Serbs go to the polls to elect president and parliament amid Ukraine war

BELGRADE, April 3 – Serbs will go to the polls on Sunday in presidential and parliamentary elections pitting incumbent President Aleksandar Vucic and his Progressive Party (SNS) against an opposition pledged to fight corruption and to improve environmental protection.

Vucic is running for a second five-year term on promises of peace and stability at a time of Russia’s invasion of Ukraine, which has pressured Serbia from the West to balance its traditional ties with Moscow and aspirations to join the European Union decide (EU).

Polling stations for Serbia’s estimated 6.5 million voters opened at 0500 GMT and close at 1800 GMT.

Polls show Vucic, a conservative, on track to win in the first round, ahead of Zdravko Ponos, a retired army general who is the pro-European and centrist Alliance candidate for victory.

“I expect Vucic to win. He has proven that he is capable of leading the country,” Zorica Jovanovic, a pensioner, told Reuters after the vote was cast. “Without him, we wouldn’t have had enough COVID-19 vaccines.”

A poll by pollster Factor Plus, published in daily Blic on Wednesday, showed SNS won with 53.6% of the vote. The Alliance for Victory came second with 13.7% and Vucic’s coalition partners, the Socialists, came third with 10.2%. A grouping of environmentalists would win 4.7% of the vote, which is above the 3% threshold needed to win seats in Parliament, the poll found.

The opposition largely boycotted a general election in 2020, allowing the SNS and its allies to secure 188 seats in the 250-seat parliament.

“There is always hope that elections will bring change,” said Ferik, who declined to give his last name, after the early morning vote.

SHADOW OF WAR

Russia’s February 24 invasion of Ukraine had a major impact on electoral campaigning in Serbia, which is still recovering from the Balkan wars and isolation of the 1990s.

Serbia is almost entirely dependent on Russian gas, while its army has ties to the Russian military.
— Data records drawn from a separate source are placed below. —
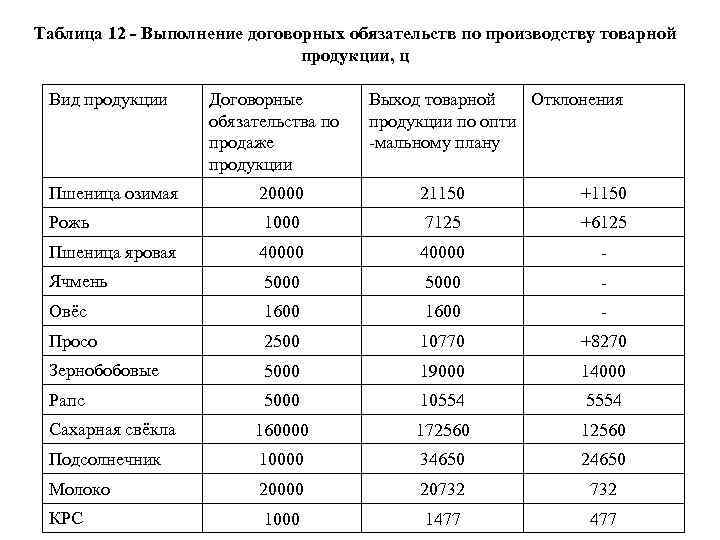 Таблица 12 - Выполнение договорных обязательств по производству товарной продукции, ц

| Вид продукции | Договорные обязательства по продаже продукции | Выход товарной продукции по опти -мальному плану | Отклонения |
|---|---|---|---|
| Пшеница озимая | 20000 | 21150 | +1150 |
| Рожь | 1000 | 7125 | +6125 |
| Пшеница яровая | 40000 | 40000 | - |
| Ячмень | 5000 | 5000 | - |
| Овёс | 1600 | 1600 | - |
| Просо | 2500 | 10770 | +8270 |
| Зернобобовые | 5000 | 19000 | 14000 |
| Рапс | 5000 | 10554 | 5554 |
| Сахарная свёкла | 160000 | 172560 | 12560 |
| Подсолнечник | 10000 | 34650 | 24650 |
| Молоко | 20000 | 20732 | 732 |
| КРС | 1000 | 1477 | 477 |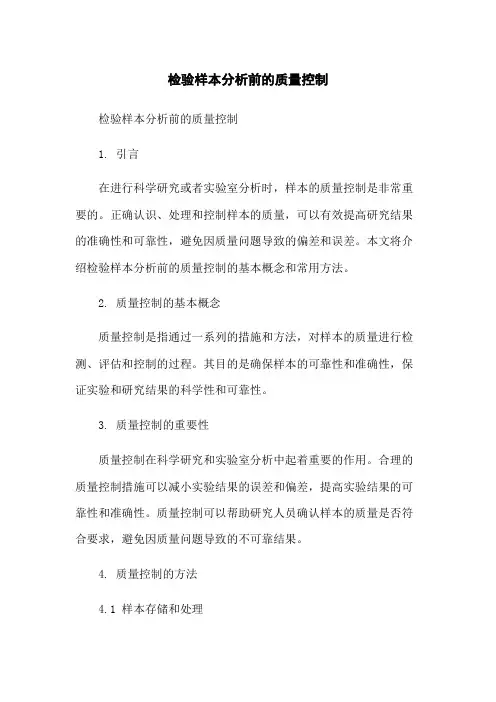 检验样本分析前的质量控制

检验样本分析前的质量控制

1. 引言

在进行科学研究或者实验室分析时，样本的质量控制是非常重要的。正确认识、处理和控制样本的质量，可以有效提高研究结果的准确性和可靠性，避免因质量问题导致的偏差和误差。本文将介绍检验样本分析前的质量控制的基本概念和常用方法。

2. 质量控制的基本概念

质量控制是指通过一系列的措施和方法，对样本的质量进行检测、评估和控制的过程。其目的是确保样本的可靠性和准确性，保证实验和研究结果的科学性和可靠性。

3. 质量控制的重要性

质量控制在科学研究和实验室分析中起着重要的作用。合理的质量控制措施可以减小实验结果的误差和偏差，提高实验结果的可靠性和准确性。质量控制可以帮助研究人员确认样本的质量是否符合要求，避免因质量问题导致的不可靠结果。

4. 质量控制的方法

4.1 样本存储和处理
The Kremlin also supports Belgrade’s resistance to independence in Kosovo, the predominantly Albanian former southern province of Serbia.
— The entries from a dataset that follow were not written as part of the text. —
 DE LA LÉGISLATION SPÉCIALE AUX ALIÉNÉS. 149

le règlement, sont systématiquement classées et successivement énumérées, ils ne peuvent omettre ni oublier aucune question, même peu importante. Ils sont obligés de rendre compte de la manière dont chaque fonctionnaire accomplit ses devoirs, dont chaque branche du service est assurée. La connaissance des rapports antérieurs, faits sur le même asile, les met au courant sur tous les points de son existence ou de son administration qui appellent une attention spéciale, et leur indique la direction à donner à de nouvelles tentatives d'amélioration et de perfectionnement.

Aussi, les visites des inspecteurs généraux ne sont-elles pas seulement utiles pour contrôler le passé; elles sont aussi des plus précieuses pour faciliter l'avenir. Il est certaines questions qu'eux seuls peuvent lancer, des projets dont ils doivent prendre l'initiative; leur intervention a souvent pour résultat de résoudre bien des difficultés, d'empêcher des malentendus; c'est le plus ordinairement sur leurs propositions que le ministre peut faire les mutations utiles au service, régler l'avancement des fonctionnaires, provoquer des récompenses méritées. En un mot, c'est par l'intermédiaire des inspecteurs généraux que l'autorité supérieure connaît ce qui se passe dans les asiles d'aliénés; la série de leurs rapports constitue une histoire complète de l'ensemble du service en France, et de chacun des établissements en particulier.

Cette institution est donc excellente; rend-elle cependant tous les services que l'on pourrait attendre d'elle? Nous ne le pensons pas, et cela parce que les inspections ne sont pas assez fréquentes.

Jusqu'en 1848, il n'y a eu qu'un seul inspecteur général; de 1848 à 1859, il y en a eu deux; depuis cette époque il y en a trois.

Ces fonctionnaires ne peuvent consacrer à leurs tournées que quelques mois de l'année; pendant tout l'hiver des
Although Serbia supported two United Nations resolutions condemning Russia’s invasion of Ukraine, it refused to impose sanctions on Moscow.

Bojan Klacar, head of the opinion research institute CeSID, said the war had forced a shift away from the main campaign issues such as corruption, the environment and the rule of law.
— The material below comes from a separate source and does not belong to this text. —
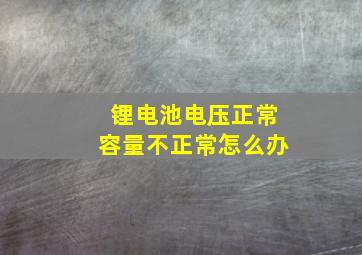 锂电池电压正常
容量不正常怎么办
“Voters are now looking for answers to their concerns about economic stability, living standards and political stability,” Klacar told Reuters earlier this week.

Vucic, a veteran politician who served as information minister under former strongman Slobodan Milosevic in 1998, had morphed from a nationalist incendiary into a supporter of EU membership, but also of military neutrality and relations with Russia and China.

Ponos has accused Vucic of using the war in Ukraine in his campaign to try to capitalize on people’s fears.

Opposition and legal guardians also accuse Vucic and his allies of an autocratic style of rule, corruption, nepotism, control of the media, attacks on political opponents and links to organized crime. Vucic and his allies have repeatedly denied this.